O Brasil é um país profundamente desigual, inclusive na Educação. O direito à educação se concretiza com a garantia de acesso a uma escola de ensino básico, com a permanência regular e prolongada e, finalmente, com o aprendizado do que é necessário para uma cidadania plena.
O artigo 205 da Constituição diz que é dever do Estado garantir estes resultados para todos, para o quê é essencial dar as condições adequadas de funcionamento para as escolas. Pesquisas acadêmicas, realizadas por vários grupos de universidades brasileiras, inclusive o nosso na UFMG (Universidade Federal de Minas Gerais), mostraram resultados discrepantes entre os estudantes de diferentes grupos sociais, e que as condições das escolas que frequentam, também são muito desiguais.

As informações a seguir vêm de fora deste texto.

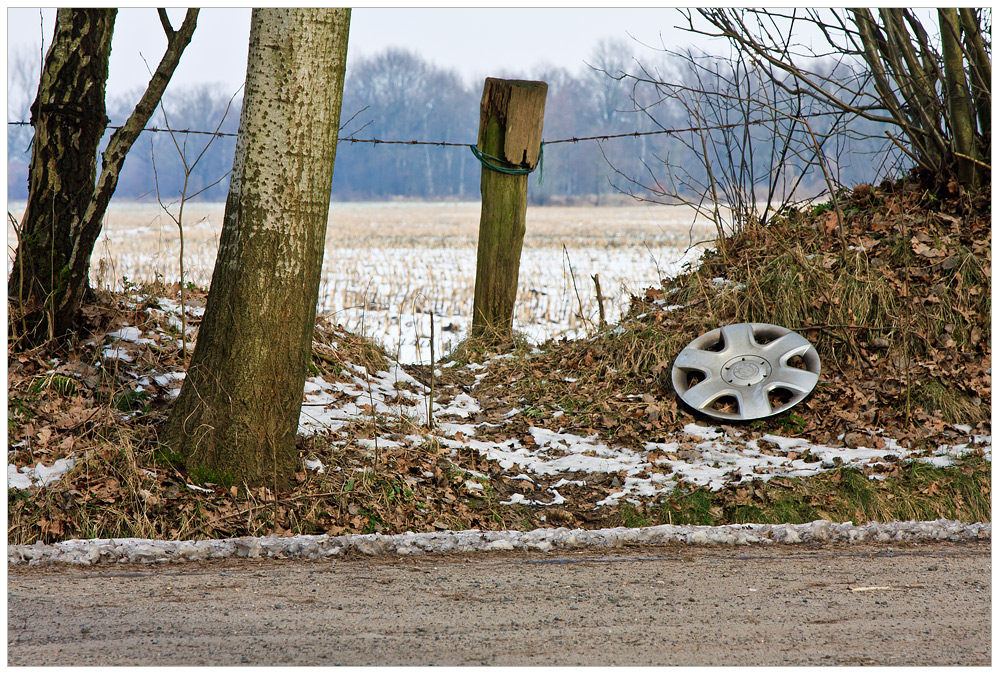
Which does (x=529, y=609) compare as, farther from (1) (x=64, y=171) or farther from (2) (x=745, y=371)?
(1) (x=64, y=171)

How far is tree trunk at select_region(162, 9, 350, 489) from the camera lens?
4.41 meters

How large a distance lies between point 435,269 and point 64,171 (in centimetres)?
Answer: 1209

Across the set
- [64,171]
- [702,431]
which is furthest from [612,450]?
[64,171]

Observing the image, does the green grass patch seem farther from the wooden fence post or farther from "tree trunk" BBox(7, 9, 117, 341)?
"tree trunk" BBox(7, 9, 117, 341)

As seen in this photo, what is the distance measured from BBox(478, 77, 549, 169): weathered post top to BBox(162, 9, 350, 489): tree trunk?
12.7 ft

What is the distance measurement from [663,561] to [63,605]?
292 centimetres

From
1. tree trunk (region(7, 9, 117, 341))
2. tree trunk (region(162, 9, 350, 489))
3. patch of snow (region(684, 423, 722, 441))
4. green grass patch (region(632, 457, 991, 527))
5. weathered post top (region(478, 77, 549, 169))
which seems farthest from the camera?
weathered post top (region(478, 77, 549, 169))

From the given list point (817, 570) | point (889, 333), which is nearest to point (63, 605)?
point (817, 570)

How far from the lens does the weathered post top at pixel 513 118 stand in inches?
325

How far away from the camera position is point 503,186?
27.8 ft

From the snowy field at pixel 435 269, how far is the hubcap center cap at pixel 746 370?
5.50 ft

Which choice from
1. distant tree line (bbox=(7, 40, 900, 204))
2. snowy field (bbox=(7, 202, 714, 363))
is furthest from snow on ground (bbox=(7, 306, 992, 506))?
distant tree line (bbox=(7, 40, 900, 204))

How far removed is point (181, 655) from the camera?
2959mm

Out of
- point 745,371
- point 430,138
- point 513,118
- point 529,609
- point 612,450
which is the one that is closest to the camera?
point 529,609
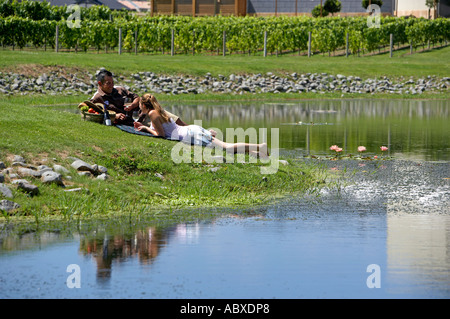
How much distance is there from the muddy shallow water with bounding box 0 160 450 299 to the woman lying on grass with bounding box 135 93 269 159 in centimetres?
296

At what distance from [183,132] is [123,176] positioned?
2.53 meters

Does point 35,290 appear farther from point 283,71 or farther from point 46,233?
point 283,71

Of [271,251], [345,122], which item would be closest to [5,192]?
[271,251]

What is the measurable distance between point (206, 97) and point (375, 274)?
30536 millimetres

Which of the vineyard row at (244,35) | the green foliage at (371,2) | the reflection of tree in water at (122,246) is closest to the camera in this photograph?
the reflection of tree in water at (122,246)

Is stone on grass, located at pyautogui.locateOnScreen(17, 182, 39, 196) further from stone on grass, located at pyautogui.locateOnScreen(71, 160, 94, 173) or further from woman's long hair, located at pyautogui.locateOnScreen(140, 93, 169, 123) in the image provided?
woman's long hair, located at pyautogui.locateOnScreen(140, 93, 169, 123)

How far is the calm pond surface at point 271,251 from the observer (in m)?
8.34

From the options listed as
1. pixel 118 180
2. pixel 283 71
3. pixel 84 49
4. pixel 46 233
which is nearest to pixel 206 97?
pixel 283 71

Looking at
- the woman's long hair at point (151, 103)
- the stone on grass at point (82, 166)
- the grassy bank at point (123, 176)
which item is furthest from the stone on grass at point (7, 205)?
the woman's long hair at point (151, 103)

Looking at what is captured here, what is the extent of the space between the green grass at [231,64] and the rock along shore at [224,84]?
806 mm

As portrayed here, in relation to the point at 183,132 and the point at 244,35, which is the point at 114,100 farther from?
the point at 244,35

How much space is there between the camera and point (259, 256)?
9609 millimetres

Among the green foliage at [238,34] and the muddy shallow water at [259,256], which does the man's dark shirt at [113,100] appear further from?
the green foliage at [238,34]
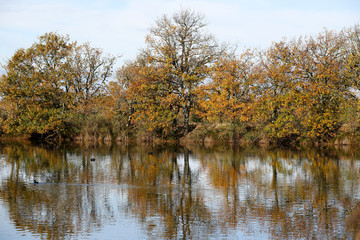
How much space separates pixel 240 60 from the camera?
143ft

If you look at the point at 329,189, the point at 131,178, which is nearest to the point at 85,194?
the point at 131,178

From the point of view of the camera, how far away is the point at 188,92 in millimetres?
44000

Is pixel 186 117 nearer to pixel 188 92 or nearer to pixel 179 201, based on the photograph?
pixel 188 92

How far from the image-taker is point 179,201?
1412 centimetres

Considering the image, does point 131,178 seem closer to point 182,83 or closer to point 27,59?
point 182,83

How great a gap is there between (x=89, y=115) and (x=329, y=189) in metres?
35.7

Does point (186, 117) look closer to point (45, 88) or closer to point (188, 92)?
point (188, 92)

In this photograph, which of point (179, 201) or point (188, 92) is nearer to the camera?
point (179, 201)

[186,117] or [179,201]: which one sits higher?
[186,117]

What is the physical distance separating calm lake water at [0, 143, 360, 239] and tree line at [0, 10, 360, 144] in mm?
16645

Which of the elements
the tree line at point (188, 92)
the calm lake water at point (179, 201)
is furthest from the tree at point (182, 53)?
the calm lake water at point (179, 201)

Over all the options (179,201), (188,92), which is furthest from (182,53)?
(179,201)

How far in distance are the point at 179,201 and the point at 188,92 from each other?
99.6 ft

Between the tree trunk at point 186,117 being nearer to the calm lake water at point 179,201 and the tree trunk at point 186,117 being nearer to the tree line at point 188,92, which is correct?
the tree line at point 188,92
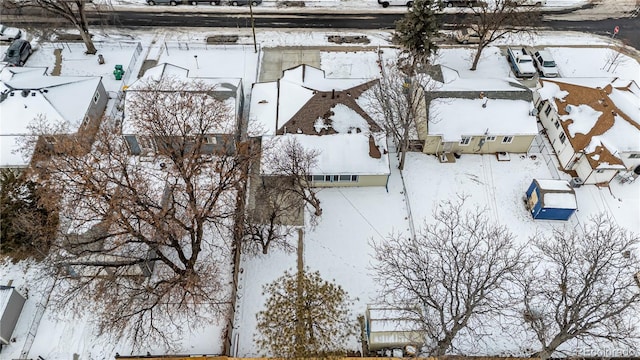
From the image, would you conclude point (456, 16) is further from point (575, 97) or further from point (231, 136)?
point (231, 136)

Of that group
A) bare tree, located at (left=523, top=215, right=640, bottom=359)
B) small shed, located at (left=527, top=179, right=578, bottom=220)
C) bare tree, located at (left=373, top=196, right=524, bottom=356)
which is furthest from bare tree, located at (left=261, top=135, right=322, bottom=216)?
small shed, located at (left=527, top=179, right=578, bottom=220)

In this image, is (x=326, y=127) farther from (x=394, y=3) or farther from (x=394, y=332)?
(x=394, y=3)

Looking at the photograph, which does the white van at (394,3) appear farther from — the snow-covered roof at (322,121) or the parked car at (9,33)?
the parked car at (9,33)

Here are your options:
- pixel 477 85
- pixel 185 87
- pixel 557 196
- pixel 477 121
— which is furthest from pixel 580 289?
pixel 185 87

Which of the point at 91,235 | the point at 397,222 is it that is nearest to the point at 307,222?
the point at 397,222

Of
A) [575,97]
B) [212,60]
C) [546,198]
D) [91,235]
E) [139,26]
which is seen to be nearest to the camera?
[91,235]

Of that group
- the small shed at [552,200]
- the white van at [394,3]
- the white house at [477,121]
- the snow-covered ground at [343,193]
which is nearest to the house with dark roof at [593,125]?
the snow-covered ground at [343,193]
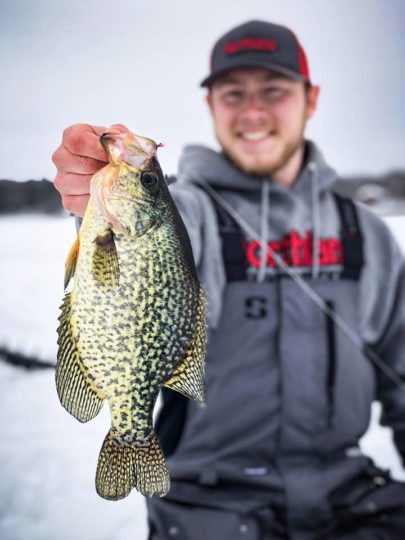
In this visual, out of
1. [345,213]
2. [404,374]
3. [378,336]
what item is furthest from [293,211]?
[404,374]

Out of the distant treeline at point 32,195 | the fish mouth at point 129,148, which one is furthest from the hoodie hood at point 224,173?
the fish mouth at point 129,148

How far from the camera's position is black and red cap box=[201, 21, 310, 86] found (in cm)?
150

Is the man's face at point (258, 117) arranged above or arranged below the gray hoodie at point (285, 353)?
above

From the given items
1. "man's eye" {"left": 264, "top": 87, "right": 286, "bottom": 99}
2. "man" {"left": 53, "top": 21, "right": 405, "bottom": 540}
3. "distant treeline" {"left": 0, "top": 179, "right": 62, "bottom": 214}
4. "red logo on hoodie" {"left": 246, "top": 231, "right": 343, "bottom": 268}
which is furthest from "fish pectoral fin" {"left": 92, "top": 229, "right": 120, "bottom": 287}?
"man's eye" {"left": 264, "top": 87, "right": 286, "bottom": 99}

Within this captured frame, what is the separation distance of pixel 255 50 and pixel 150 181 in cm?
112

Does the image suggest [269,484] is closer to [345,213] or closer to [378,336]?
[378,336]

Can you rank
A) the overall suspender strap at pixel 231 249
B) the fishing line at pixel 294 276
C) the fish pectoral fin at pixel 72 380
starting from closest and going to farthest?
the fish pectoral fin at pixel 72 380 → the overall suspender strap at pixel 231 249 → the fishing line at pixel 294 276

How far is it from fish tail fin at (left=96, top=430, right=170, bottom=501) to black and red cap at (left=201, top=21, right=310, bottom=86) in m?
1.22

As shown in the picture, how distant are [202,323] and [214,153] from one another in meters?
1.20

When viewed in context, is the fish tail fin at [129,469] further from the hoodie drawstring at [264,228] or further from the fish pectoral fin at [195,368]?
the hoodie drawstring at [264,228]

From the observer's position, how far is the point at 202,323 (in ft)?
1.60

A diferença de desempenho no teste do Sistema de Avaliação da Educação Básica (Saeb) entre os estudantes do primeiro quintil de NSE (Nível Socioeconômico) e os do quinto quintil é equivalente a dois anos de escolarização. Os estudantes de NSE mais baixo, embora nominalmente, por exemplo, no 9º ano, têm o conhecimento típico de estudantes de 7º ano. Outra evidência da desigualdade é dada pela porcentagem de estudantes com trajetórias escolares regulares. Em um estudo recente mostramos que essa porcentagem é 20 pontos maior nos estudantes que se autodeclaram brancos do que entre os que se autodeclaram pretos.

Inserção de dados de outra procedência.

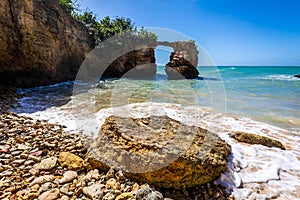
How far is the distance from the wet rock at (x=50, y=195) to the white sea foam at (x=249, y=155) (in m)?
1.80

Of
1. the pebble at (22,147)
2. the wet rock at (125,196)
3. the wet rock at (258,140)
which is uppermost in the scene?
the pebble at (22,147)

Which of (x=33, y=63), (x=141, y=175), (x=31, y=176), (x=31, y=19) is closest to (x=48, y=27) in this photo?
(x=31, y=19)

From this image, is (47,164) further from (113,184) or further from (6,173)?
(113,184)

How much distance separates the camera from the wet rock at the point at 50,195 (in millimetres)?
1686

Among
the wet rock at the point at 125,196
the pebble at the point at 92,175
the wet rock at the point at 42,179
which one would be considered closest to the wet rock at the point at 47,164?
the wet rock at the point at 42,179

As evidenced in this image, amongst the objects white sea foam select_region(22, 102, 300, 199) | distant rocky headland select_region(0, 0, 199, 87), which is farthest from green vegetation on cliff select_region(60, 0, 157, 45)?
white sea foam select_region(22, 102, 300, 199)

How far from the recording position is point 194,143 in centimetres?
225

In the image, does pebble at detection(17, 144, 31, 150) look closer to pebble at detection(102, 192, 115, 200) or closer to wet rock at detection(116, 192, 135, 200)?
pebble at detection(102, 192, 115, 200)

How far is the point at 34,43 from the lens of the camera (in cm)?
782

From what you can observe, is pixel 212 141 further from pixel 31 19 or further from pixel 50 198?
pixel 31 19

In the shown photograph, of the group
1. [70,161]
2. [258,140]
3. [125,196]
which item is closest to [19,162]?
[70,161]

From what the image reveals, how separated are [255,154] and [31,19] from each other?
10117 millimetres

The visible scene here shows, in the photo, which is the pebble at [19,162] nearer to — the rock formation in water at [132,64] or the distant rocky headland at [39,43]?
the distant rocky headland at [39,43]

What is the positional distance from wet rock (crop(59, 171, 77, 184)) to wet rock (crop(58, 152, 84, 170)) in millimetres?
95
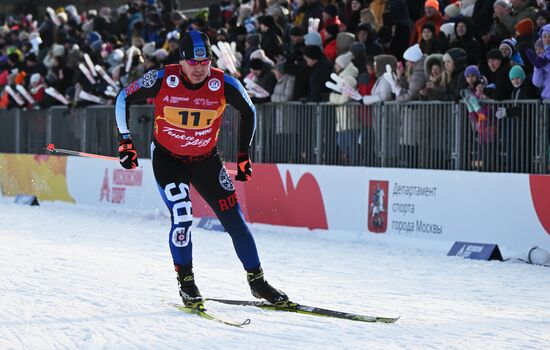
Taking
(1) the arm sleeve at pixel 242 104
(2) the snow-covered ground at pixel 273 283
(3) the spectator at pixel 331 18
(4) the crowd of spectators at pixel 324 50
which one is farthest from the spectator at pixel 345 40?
(1) the arm sleeve at pixel 242 104

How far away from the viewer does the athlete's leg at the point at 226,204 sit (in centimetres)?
812

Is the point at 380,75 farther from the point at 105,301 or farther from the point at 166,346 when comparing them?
the point at 166,346

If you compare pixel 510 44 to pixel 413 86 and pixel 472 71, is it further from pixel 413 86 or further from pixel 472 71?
pixel 413 86

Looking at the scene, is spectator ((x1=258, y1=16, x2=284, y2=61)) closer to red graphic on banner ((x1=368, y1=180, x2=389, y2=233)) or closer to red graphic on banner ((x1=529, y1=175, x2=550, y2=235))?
red graphic on banner ((x1=368, y1=180, x2=389, y2=233))

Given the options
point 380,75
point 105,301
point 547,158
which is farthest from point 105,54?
point 105,301

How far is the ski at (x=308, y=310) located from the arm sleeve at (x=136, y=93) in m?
1.45

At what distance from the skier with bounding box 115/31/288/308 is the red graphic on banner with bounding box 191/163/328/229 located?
21.2 feet

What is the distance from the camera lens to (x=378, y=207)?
1380 centimetres

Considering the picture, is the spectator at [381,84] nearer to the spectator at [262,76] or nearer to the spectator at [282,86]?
the spectator at [282,86]

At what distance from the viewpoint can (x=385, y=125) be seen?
13.9m

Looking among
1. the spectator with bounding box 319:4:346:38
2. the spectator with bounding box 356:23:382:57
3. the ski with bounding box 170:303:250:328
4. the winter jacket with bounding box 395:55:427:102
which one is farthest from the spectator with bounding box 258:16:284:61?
the ski with bounding box 170:303:250:328

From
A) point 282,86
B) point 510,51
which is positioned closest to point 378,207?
point 510,51

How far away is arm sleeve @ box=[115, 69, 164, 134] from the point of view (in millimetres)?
8094

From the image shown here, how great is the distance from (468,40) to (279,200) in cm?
345
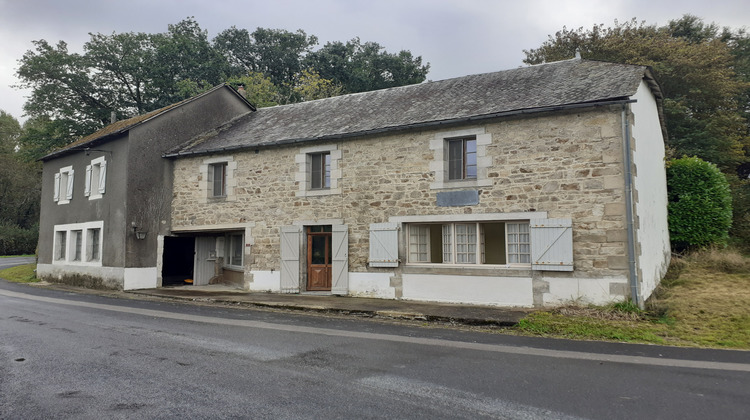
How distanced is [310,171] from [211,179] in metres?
4.11

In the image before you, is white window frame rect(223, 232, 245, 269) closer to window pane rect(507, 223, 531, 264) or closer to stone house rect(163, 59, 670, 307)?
stone house rect(163, 59, 670, 307)

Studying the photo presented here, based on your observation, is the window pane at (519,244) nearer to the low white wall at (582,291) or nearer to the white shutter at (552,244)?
the white shutter at (552,244)

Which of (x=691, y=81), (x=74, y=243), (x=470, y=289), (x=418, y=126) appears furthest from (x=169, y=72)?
(x=691, y=81)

As exclusões e desigualdades são ainda mais contundentes quando se olha cada estudante não por uma, mas por várias de suas características sociais. Ou seja, as políticas públicas para a educação brasileira precisam ser desenhadas considerando, concomitantemente, duas dimensões estruturais: o nível dos indicadores de permanência e aprendizado, e as desigualdades destes indicadores entre diferentes grupos sociais. Paradoxalmente, as desigualdades são ignoradas, no planejamento educacional, feito sob forte influência do Ideb — Índice de Desenvolvimento da Educação. Este indicador não permite a explicitação completa das desigualdades, já que não há como calcular, com os dados divulgados, o seu valor para os diferentes grupos sociais. É possível, entretanto, calcular o Ideb para cada escola de uma rede, e comparar seu valor entre escolas de NSE parecidos, exercício que mostra grandes desigualdades entre essas instituições. Em muitos municípios, há uma clara segmentação socioeconômica entre as escolas que se reflete nos seus respectivos Idebs.
Para superar as desigualdades é preciso, inicialmente, trazê-las explicitamente para o debate, o que exige incluí-las nas sínteses da situação educacional. Diante disso, é importante que o debate educacional brasileiro defina novos indicadores para monitorar a qualidade da educação que incluam, além do nível do aprendizado já utilizado atualmente, as desigualdades entre os estudantes pertencentes a diferentes grupos sociais.
Essa é uma pauta urgente, tendo em vista que, para alocar parte dos recursos do novo Fundeb (Fundo de Manutenção e Desenvolvimento da Educação Básica e de Valorização dos Profissionais da Educação), serão usados indicadores de “eficiência” dos sistemas de ensino dos estados e municípios. Se, para isso for usado apenas o atual Ideb – que contabiliza apenas parte das variáveis identificadas como relevantes – as exclusões e desigualdades comentadas acima ganharão incentivo financeiro para permanecerem camuflando um problema que já existe e não é abordado, em nome desta “eficiência”.
Por um lado, é alentador que a lei do novo Fundeb exija a inclusão das desigualdades no novo indicador, possibilitando que, nos próximos anos, a educação brasileira passe a ser monitorada de forma mais adequada. Por outro lado, qualificar e garantir quais as desigualdades que serão consideradas explicitamente pelo novo indicador, é tarefa prioritária e ainda em construção.
A consideração explícita das desigualdades nos indicadores e a redefinição do conceito de “sucesso educacional” nos estados e municípios é um passo importante, necessário e urgente. No entanto, isso não basta. É preciso implementar iniciativas econômicas, sociais e éticas. Na realidade, o Brasil precisa mudar a parte de sua cultura que naturalizou desigualdades e exclusões. E isso é uma tarefa muito difícil, mas possível.